LinuxLists.cc - [PATCH] staging: tracing/kprobe: filter kprobe based perf event

2019-09-18 07:39:53

Subject: [PATCH] staging: tracing/kprobe: filter kprobe based perf event

From: Jinshan Xiong <[email protected]>

Invoking bpf program only if kprobe based perf_event has been added into
the percpu list. This is essential to make event tracing for cgroup to work
properly.

Signed-off-by: Jinshan Xiong <[email protected]>
---
kernel/trace/trace_kprobe.c | 13 ++++++++-----
1 file changed, 8 insertions(+), 5 deletions(-)

diff --git a/kernel/trace/trace_kprobe.c b/kernel/trace/trace_kprobe.c
index 9d483ad9bb6c..40ef0f1945f7 100644
--- a/kernel/trace/trace_kprobe.c
+++ b/kernel/trace/trace_kprobe.c
@@ -1171,11 +1171,18 @@ static int
kprobe_perf_func(struct trace_kprobe *tk, struct pt_regs *regs)
{
struct trace_event_call *call = trace_probe_event_call(&tk->tp);
+ struct hlist_head *head = this_cpu_ptr(call->perf_events);
struct kprobe_trace_entry_head *entry;
- struct hlist_head *head;
int size, __size, dsize;
int rctx;

+ /*
+ * If head is empty, the process currently running on this cpu is not
+ * interested by kprobe perf PMU.
+ */
+ if (hlist_empty(head))
+ return 0;
+
if (bpf_prog_array_valid(call)) {
unsigned long orig_ip = instruction_pointer(regs);
int ret;
@@ -1193,10 +1200,6 @@ kprobe_perf_func(struct trace_kprobe *tk, struct pt_regs *regs)
return 0;
}

- head = this_cpu_ptr(call->perf_events);
- if (hlist_empty(head))
- return 0;
-
dsize = __get_data_size(&tk->tp, regs);
__size = sizeof(*entry) + tk->tp.size + dsize;
size = ALIGN(__size + sizeof(u32), sizeof(u64));

2019-09-18 22:51:54

by Alexei Starovoitov

[permalink] [raw]

Subject: Re: [PATCH] staging: tracing/kprobe: filter kprobe based perf event

On Wed, Sep 18, 2019 at 8:13 AM Jinshan Xiong <[email protected]> wrote:
>
> The problem with the current approach is that it would be difficult to filter cgroup, especially the cgroup in question has descendents, and also it would spawn new descendents after BPF program is installed. it's hard to filter it inside a BPF program.

Why is that?
bpf_current_task_under_cgroup() fits exactly that purpose.

2019-09-19 05:34:54

by Jinshan Xiong

[permalink] [raw]

Subject: Re: [PATCH] staging: tracing/kprobe: filter kprobe based perf event

That's bloody true. Thanks for your insights.

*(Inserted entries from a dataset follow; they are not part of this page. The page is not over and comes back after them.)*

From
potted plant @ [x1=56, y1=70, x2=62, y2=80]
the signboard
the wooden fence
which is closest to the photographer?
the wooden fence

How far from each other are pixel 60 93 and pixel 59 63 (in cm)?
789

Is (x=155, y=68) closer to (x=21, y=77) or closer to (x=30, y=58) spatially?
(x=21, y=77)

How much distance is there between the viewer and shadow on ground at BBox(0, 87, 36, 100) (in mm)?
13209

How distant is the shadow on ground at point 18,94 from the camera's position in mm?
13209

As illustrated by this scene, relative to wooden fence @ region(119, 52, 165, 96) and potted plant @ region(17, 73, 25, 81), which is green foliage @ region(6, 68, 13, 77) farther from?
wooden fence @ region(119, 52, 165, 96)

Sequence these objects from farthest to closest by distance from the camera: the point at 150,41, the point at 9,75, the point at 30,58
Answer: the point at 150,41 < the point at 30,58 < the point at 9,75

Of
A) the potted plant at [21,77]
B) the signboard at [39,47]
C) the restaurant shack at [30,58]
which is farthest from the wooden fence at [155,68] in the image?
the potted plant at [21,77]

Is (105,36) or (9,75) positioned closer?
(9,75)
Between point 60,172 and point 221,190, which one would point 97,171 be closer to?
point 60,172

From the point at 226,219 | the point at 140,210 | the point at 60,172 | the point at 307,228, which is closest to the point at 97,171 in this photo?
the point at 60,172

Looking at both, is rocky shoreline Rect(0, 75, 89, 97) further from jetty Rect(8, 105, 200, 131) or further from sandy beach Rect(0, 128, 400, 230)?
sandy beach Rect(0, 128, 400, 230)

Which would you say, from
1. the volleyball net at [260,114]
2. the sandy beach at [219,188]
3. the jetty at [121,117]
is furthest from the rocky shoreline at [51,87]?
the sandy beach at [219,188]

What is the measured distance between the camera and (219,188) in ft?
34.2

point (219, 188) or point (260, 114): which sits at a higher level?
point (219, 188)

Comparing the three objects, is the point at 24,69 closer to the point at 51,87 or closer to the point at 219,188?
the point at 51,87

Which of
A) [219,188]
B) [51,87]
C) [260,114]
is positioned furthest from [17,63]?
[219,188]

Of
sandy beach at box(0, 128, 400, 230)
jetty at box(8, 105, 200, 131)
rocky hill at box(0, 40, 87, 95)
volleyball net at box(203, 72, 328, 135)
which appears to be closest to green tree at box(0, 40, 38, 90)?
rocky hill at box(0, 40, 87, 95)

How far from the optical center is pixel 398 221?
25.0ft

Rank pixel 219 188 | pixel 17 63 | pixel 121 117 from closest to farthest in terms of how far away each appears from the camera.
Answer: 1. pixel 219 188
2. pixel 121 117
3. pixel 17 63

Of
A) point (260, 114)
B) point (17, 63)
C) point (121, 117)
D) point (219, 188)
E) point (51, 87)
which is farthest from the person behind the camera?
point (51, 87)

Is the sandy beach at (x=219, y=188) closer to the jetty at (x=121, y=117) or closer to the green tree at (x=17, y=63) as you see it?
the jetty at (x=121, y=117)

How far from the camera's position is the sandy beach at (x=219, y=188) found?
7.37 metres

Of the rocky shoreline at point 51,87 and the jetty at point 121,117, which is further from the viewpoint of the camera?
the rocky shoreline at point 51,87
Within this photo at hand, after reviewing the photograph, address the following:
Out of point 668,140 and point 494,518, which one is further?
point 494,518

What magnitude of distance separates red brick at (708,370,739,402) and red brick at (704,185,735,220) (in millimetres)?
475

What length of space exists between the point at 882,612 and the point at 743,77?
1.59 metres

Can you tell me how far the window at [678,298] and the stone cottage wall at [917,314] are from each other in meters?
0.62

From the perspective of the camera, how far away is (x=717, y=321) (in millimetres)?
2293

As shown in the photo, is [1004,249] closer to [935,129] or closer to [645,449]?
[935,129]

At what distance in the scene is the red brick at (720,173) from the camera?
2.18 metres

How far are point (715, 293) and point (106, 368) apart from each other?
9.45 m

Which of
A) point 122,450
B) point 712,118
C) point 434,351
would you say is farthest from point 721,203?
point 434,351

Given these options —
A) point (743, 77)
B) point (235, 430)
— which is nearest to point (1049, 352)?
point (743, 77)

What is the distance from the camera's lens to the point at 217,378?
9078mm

I will make an example program and commit into bcc repository.

Jinshan

On Wed, Sep 18, 2019 at 1:22 PM Alexei Starovoitov
<[email protected]> wrote:
>
> On Wed, Sep 18, 2019 at 8:13 AM Jinshan Xiong <[email protected]> wrote:
> >
> > The problem with the current approach is that it would be difficult to filter cgroup, especially the cgroup in question has descendents, and also it would spawn new descendents after BPF program is installed. it's hard to filter it inside a BPF program.
>
> Why is that?
> bpf_current_task_under_cgroup() fits exactly that purpose.